Before the hurricane, DeSantis clashed with the president over everything from vaccine and mask mandates to immigration policy. The governor’s decision last month to fly nearly 50 Venezuelan migrants from Texas to Martha’s Vineyard also drew a fierce backlash from Democrats and Biden, who called such transports “reckless” and “un-American.”

 

But there’s no “before the hurricane” about this. There is no doubt that, after the hurricane, DeSantis and the president will clash over almost everything once again. But they won’t clash on the hurricane, because the hurricane isn’t like those other issues.
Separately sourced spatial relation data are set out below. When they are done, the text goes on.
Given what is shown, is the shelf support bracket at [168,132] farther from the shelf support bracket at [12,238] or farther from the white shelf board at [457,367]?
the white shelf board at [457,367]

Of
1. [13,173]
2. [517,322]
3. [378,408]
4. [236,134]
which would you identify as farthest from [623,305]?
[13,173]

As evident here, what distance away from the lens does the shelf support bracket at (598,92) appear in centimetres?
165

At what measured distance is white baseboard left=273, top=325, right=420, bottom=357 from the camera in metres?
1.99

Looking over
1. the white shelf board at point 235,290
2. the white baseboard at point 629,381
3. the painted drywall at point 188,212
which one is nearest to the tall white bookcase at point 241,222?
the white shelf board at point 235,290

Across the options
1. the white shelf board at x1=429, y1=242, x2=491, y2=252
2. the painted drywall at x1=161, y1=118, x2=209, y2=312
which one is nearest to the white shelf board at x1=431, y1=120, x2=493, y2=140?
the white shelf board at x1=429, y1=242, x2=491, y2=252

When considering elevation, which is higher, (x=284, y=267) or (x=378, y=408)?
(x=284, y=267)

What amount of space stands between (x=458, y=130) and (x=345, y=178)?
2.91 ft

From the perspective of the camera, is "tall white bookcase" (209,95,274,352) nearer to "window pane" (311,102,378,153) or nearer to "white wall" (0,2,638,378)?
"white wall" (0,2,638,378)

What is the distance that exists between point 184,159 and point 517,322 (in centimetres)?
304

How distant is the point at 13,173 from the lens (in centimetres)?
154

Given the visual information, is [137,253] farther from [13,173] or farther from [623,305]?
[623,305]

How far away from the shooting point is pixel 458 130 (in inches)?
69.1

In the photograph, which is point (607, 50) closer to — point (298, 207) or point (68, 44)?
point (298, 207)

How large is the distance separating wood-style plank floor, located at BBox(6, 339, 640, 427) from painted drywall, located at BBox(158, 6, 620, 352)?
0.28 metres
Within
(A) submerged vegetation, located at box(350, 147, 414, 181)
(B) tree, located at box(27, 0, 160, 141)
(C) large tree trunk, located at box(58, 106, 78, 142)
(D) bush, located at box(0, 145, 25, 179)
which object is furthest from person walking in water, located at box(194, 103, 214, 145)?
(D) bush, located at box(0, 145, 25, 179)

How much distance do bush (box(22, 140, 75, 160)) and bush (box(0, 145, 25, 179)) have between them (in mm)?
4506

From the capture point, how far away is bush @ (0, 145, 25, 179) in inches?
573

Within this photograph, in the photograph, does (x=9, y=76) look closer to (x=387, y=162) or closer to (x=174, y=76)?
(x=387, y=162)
Fineout writes:

 

Yet DeSantis, who has asked for and gotten expanded federal aid to deal with the damage caused by the storm, has complimented federal authorities several times on the response and did so again on Tuesday, on the eve of Biden’s visit.

 

Right. That’s because federal authorities have done a good job in Florida, and because DeSantis does not object to their doing so. If federal authorities were passing laws, or taking actions, with which DeSantis disagreed, he would say so. They are not, so he has not. The “yet” in Fineout’s sentence is a non sequitur. That DeSantis opposes Biden in one area does not mean he has to in every area, and nor is DeSantis obliged to agree with Biden in other areas in order to agree with him here. This sort of reporting is profoundly tiresome, and, as a Floridian, Fineout should know better than to indulge it.